• _Reading text_:

------------------------------------------------

What is Collaborative Documentation

During 2019, all the technical documentation and enablement content for Adobe Experience Cloud is transitioning to a new platform, based around open source principles, utilizing Github, Markdown and Adobe Experience Cloud solutions, including Adobe Experience Manager, Analytics, Launch and Target.
This open source model improves content quality, and communication between customers, documentation teams and product teams. On every page you can now rate content usefulness, log issues, and even contribute content suggestions as Git pull requests (PRs). The Adobe documentation teams monitor the contributions and issues on a daily basis and make updates, tweaks and adjustments as necessary.

Working with Collaborative Documentation

As a user of this material - regardless of if you are an employee, partner, customer or even prospective customers - you have the choice of contributing to this documentation in several simple ways;
  • rate the helpfulness of the page
  • log an issue against a specific page
  • even submit a quick edits through to authoring entire articles, complete with assets and code samples
This guide outlines everything you need to know to interact with and contribute to this material set.

Make quick edits to existing documents

Making quick edits is a good way to fix small errors and omissions in documents. If an article displays an edit button as shown below, you can make a quick fix yourself. When you edit the document, you submit a pull request (PR) to submit the fix/suggestion to us, and we can vet, approve and publish the suggestion.
  1. Sign the Contributor License Agreement (CLA) if acceptible.
    You only need to submit an Adobe CLA one time.
  2. Click Edit this page on the right column to go to the markdown source file on GitHub.
  3. Click the pencil icon to edit the article.
    If the pencil icon is grayed out, you need to login to your GitHub account, or create a new account.
  4. Make your changes in the web editor. You can click the Preview changes tab to check formatting of your change.
  5. Once you have made your change(s), scroll to the bottom of the page. Enter a title and description for your PR and click Propose file change as shown in the following figure:
    If you get a validation error message about signing a Contributor License Agreement (CLA), click Details to open the license agreement. Sign the agreement, if acceptible. Then close and open pull request, and continue.
That's all there is to it. Thank you! Documentation team members will review and merge your pull request.

Log an Issue

Another easy way to let us know about a problem with a piece of content is to 'Log an Issue'.
  1. If you see a problem with a piece of content, click the Log an Issue link in the lower right of any page. See figure below:
    You will need to login to your GitHub account, or create a new account, to log an issue.
    Clicking this link will allow you to log a quick ticket with us, using the Github Issue interface.
  2. The URL of the page with the issue will automatically populate in the description field. Fill in the title, write a short description of the issue, and then click Submit new issue .
Submitting an issue will directly notify the content team for this page who will be able to take action. When we have updated the content, we'll let you know in the Github Issues interface, and it will notify you by email when updated or closed.

Understand GitHub permissions

The GitHub editing UI adapts to your repository permissions. The preceding images are accurate for contributors that do not have write permissions to the target repository. GitHub automatically creates a fork of the target repository in your account. If you have write access to the target repository, GitHub creates a new branch in the target repo.
Adobe uses pull requests for all changes, even for contributors that have write access. Most repositories have the master branch protected so that updates must be submitted as pull requests.
The in-browser editing experience is best for minor or infrequent changes. If you make large contributions, or use advanced Git features, we recommend that you fork the repo and work locally .

Provide feedback

With a solution set as large as Adobe's, the documentation is always a work in progress. If you spot errors, log an issue, if you have suggestions on material please let us know. Tell us what information you were looking for. Let us know if you couldn't find what you needed, or if you had difficulty completing your task, please let us know how we can help you learn our solutions.
Thanks from the Collaborative Documentation team and all the writers and content producers in the Adobe Experience Cloud.

------------------------------------------------

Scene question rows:
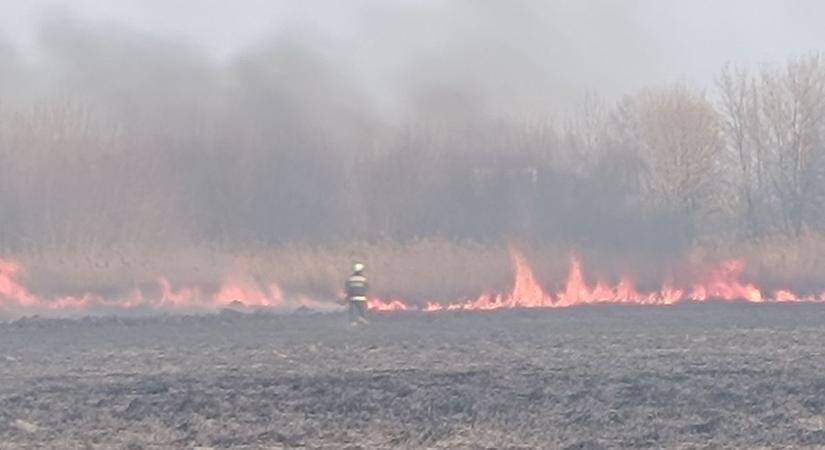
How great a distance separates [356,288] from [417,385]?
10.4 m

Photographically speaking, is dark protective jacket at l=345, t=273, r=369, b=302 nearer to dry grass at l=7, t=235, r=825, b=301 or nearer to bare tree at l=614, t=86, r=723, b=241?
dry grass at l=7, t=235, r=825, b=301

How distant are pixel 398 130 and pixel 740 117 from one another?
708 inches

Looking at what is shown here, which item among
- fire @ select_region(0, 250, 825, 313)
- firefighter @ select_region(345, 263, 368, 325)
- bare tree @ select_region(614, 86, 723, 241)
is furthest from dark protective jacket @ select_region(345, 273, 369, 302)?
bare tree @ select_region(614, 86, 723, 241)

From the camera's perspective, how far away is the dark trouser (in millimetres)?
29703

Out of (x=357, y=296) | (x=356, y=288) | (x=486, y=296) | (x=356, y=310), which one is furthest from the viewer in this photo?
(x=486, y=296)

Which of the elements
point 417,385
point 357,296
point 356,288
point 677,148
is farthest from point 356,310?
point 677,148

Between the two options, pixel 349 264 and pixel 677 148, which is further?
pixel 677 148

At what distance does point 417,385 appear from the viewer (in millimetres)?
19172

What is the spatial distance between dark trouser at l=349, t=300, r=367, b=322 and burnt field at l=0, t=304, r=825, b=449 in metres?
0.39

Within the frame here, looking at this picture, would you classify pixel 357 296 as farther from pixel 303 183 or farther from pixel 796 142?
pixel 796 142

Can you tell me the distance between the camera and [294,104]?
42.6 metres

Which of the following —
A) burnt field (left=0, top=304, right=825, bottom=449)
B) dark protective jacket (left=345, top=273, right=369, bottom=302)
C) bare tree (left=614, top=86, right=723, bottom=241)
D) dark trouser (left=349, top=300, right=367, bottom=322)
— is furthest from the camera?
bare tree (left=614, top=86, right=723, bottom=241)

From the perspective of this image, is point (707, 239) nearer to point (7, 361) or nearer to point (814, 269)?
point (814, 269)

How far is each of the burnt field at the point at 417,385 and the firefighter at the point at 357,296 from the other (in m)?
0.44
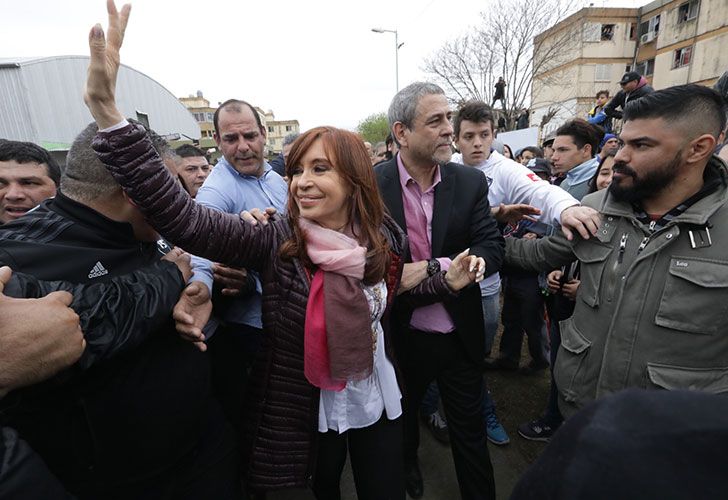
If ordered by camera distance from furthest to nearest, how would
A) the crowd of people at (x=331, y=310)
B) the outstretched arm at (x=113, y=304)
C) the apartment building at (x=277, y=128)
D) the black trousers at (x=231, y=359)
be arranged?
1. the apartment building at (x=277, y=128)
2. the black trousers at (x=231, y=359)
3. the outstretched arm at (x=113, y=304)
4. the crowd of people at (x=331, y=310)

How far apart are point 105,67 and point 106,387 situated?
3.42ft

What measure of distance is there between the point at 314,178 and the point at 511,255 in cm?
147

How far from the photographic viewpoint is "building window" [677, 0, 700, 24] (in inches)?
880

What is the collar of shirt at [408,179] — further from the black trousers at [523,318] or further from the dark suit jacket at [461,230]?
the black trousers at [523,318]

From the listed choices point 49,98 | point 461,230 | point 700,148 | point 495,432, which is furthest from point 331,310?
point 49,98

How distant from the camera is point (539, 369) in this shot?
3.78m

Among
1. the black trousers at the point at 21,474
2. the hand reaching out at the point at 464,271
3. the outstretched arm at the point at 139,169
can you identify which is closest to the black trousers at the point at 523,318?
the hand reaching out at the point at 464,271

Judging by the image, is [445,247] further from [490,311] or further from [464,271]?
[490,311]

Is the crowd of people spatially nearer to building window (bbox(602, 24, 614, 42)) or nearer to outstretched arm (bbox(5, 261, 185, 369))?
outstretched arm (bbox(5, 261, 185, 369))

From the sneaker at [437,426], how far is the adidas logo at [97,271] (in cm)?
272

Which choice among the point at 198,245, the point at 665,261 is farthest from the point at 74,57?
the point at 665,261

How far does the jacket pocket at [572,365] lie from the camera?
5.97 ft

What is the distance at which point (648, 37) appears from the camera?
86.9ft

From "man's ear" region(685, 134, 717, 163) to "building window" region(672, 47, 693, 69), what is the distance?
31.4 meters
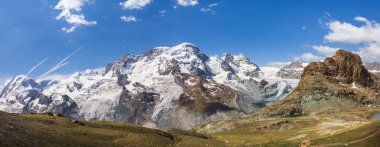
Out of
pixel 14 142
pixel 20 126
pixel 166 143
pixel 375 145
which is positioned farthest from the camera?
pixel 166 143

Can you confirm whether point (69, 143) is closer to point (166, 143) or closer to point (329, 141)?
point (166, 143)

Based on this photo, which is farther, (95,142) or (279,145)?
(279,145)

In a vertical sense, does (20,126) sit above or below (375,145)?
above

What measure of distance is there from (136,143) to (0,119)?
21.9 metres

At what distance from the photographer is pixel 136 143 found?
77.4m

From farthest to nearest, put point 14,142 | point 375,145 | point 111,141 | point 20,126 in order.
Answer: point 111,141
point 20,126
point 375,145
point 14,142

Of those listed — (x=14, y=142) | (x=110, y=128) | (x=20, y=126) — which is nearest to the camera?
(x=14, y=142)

------------------------------------------------

• _Instruction 1_:
Retype the passage from the collaborative documentation guide above, beginning at the words "Making quick edits" and stopping after "of your change.".
• _Instruction 2_:
According to the collaborative documentation guide above, what does GitHub create in your account when you edit without write access to the target repository?

• _Answer 1_:
Making quick edits is a good way to fix small errors and omissions in documents. If an article displays an edit button as shown below, you can make a quick fix yourself. When you edit the document, you submit a pull request (PR) to submit the fix/suggestion to us, and we can vet, approve and publish the suggestion.
  1. Sign the Contributor License Agreement (CLA) if acceptible.
    You only need to submit an Adobe CLA one time.
  2. Click Edit this page on the right column to go to the markdown source file on GitHub.
  3. Click the pencil icon to edit the article.
    If the pencil icon is grayed out, you need to login to your GitHub account, or create a new account.
  4. Make your changes in the web editor. You can click the Preview changes tab to check formatting of your change.

• _Answer 2_:
A fork of the target repository.